Text:
%%
It may be fundamentally changing the cybersecurity landscape, but if so, it does not do so in a good way. What is happening is that defenders get some things, not a lot, but attackers get a massive upgrade. In particular, I have research that finds that on the defender side, LLMs do not find even relatively obvious vulnerabilities reliably. Finding some things does not cut it for defenders when the attackers can randomize and have a chance to find other things than the defenders found.
Personally, I think defenders have reached the end of the sustainability of the "test and fix" approach, because searching for vulnerabilities is a massive more powerful tool for attackers due to that randomization possibility that the defenders do not have. After all, an attacker just has to find one vulnerability that works. The defenders have to find and fix all (!) vulnerabilities that AI does now allow the attackers to find for cheap. That is really bad. Even worse is that AI can cheaply write crappy attack code that sometimes work, which is all the attackers need. That is the second barrier that is failing. Up to now writing working attack code was slow and expensive and gave the defenders time when it was not a zero-day.
%%
Instructions:
1. Summarize the text on AI and cybersecurity in two sentences.
2. Copy out the passage of the text on AI and cybersecurity, starting at "It may be fundamentally" and ending at "the defenders found.".

Dataset entries:
%%
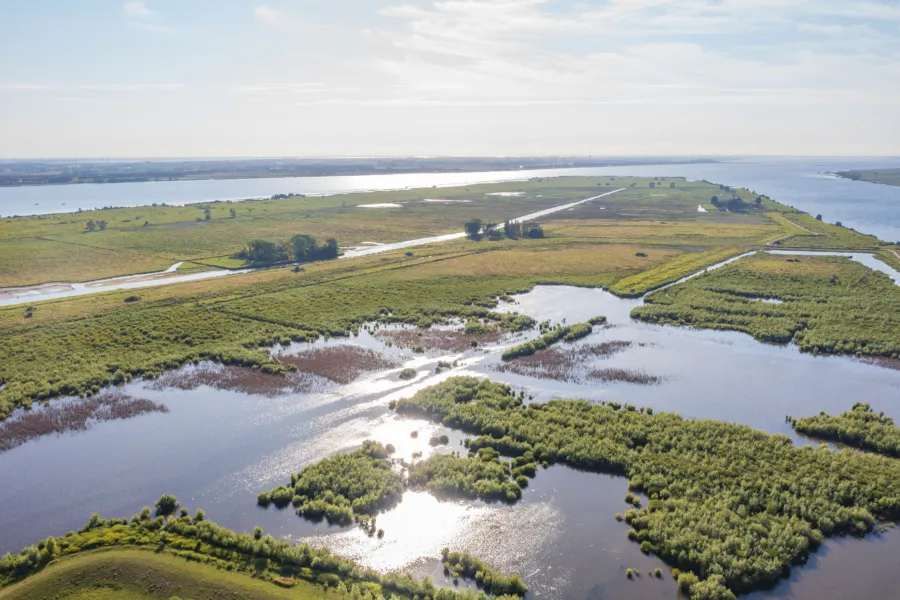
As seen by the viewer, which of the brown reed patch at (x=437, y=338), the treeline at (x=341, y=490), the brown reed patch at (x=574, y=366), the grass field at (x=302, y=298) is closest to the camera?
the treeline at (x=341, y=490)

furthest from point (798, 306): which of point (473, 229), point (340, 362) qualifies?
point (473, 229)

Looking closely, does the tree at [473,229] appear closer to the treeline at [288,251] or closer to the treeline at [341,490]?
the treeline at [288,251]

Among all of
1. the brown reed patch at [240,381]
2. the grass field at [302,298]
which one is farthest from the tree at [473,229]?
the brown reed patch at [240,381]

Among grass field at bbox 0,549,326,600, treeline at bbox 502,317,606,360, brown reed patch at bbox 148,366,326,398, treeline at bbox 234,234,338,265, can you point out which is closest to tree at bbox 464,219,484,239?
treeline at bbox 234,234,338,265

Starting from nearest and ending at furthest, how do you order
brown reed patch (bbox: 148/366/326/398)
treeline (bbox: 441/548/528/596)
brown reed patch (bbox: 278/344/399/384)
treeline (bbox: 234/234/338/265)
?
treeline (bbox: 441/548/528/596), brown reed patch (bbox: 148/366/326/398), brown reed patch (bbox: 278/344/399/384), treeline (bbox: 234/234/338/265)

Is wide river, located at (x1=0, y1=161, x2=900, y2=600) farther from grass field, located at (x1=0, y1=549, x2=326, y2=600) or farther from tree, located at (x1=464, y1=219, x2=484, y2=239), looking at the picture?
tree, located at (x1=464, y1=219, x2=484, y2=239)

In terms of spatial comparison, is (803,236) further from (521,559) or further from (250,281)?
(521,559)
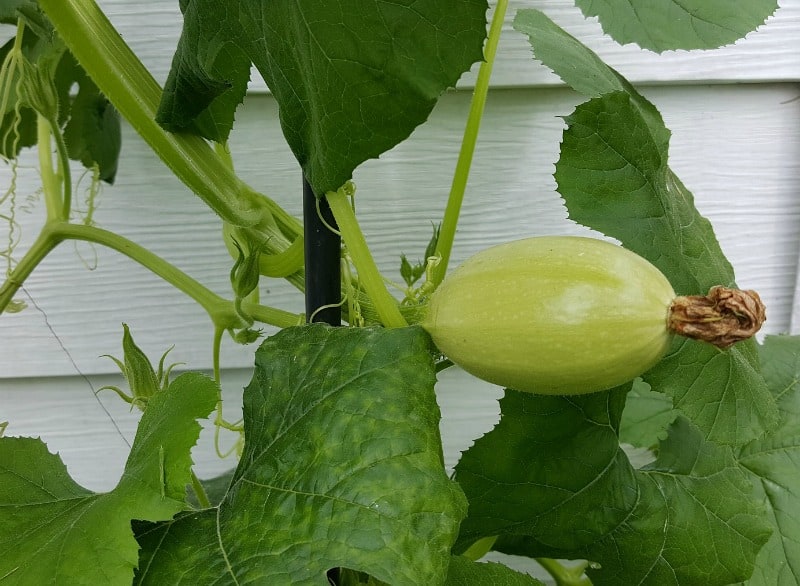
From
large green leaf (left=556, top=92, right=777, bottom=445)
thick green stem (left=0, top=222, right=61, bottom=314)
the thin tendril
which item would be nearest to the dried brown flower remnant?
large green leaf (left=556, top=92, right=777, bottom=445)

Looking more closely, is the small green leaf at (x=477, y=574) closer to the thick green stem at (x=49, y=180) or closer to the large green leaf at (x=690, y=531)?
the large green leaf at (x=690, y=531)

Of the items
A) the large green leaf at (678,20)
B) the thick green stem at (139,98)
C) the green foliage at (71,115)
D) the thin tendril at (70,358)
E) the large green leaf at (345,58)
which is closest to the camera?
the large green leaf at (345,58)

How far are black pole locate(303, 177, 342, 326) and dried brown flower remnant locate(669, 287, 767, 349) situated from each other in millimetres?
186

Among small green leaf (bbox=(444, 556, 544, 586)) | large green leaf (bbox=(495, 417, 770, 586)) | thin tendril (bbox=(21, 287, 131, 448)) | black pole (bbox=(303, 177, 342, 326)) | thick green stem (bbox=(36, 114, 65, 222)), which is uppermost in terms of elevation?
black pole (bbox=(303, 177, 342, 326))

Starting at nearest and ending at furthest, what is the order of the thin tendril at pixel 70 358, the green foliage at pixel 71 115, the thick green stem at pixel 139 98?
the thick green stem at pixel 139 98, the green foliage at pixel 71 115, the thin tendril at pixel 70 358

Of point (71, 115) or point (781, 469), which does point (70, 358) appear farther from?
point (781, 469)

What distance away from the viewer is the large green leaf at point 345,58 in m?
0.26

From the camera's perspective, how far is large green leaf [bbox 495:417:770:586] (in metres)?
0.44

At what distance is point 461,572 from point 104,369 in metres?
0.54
%%
Task answers:
1. The text argues that AI gives defenders only modest gains but gives attackers a massive upgrade, since attackers can randomize their search and need only one working vulnerability, while defenders must find and fix all of them. It adds that AI can also cheaply write crude attack code that sometimes works, removing a slow and expensive barrier that used to give defenders time.

2.
It may be fundamentally changing the cybersecurity landscape, but if so, it does not do so in a good way. What is happening is that defenders get some things, not a lot, but attackers get a massive upgrade. In particular, I have research that finds that on the defender side, LLMs do not find even relatively obvious vulnerabilities reliably. Finding some things does not cut it for defenders when the attackers can randomize and have a chance to find other things than the defenders found.